Advancing both pointers effectively move the uop and its value from the head of ROB 240 to the tail without actually reading and writing the ROB 240 entry. A RAT 350 rename table maintains the proper position for that logical register since the uop is moved from the head of ROB 240 to the tail without changing location in ROB 240.
Other modifications are also implemented to enable runahead execution in CPU 102. In one embodiment, uops with renamed destination in the ROB 240 register forwarding mechanism are identified. To avoid having to increase the number of RAT 350 ports, in this embodiment, runahead is executed at half rename bandwidth and read ports becoming available are used to read RAT 350 for both sources as well as destinations of renamed uops. The ROB 240 entry in RAT 350 indexed by a logical destination is a renamed uop ROB 240 entry. A renamed bit in that ROB 240 entry may be set to mark entry as renamed. Note that in other embodiments, the number of RAT ports may simply be increased.
In a further embodiment, data from speculative stores to speculative loads are forwarded in runahead.
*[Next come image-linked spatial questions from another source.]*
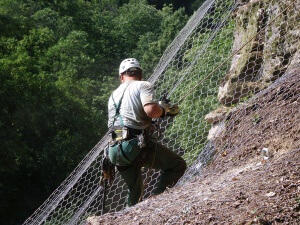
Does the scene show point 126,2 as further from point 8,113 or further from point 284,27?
point 284,27

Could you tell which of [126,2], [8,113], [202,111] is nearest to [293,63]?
[202,111]

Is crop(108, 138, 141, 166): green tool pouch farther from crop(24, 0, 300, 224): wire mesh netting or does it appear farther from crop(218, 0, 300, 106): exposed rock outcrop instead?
crop(218, 0, 300, 106): exposed rock outcrop

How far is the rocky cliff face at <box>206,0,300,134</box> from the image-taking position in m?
6.03

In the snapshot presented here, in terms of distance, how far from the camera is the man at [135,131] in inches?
163

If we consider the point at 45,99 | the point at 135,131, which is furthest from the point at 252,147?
the point at 45,99

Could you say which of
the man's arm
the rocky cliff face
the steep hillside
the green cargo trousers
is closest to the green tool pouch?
the green cargo trousers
In such an embodiment, speculative stores are stored in a store buffer even after their “pseudo-retirement” in ROB 240 to allow forwarding to any loads that may need the store data.
However, when the store buffer fills up, the oldest runahead stores are discarded without issuing these stores to memory 113, thus making room for new runahead stores. As a result of this mechanism, runahead loads that are to receive data from discarded stores will read stale data from the cache instead. Further, since the RF 240 state is frozen at the load miss point, jump execution clears JEClear) are disabled while in runahead mode.
The above-described mechanism enables runahead execution while avoiding checkpointing and restoring the register file to execute runahead. Further, a fast, non-costly mechanism is provided for propagating register values from producer to consumer uops through the ROB without having to update the register file at retirement.
Whereas many alterations and modifications of the present invention will no doubt become apparent to a person of ordinary skill in the art after having read the foregoing description, it is to be understood that any particular embodiment shown and described by way of illustration is in no way intended to be considered limiting. Therefore, references to details of various embodiments are not intended to limit the scope of the claims which in themselves recite only those features regarded as essential to the invention.